Exercise objective:
Output each of the entries below word for word, with no changes.

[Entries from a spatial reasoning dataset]
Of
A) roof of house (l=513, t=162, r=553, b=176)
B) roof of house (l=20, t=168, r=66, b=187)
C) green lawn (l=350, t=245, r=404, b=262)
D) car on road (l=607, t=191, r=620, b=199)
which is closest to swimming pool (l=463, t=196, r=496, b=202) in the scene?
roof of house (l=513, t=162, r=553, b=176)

Finished exercise:
Of
A) roof of house (l=513, t=162, r=553, b=176)
B) roof of house (l=20, t=168, r=66, b=187)
C) green lawn (l=350, t=245, r=404, b=262)
D) car on road (l=607, t=191, r=620, b=199)
which is closest to swimming pool (l=463, t=196, r=496, b=202) in the scene?
roof of house (l=513, t=162, r=553, b=176)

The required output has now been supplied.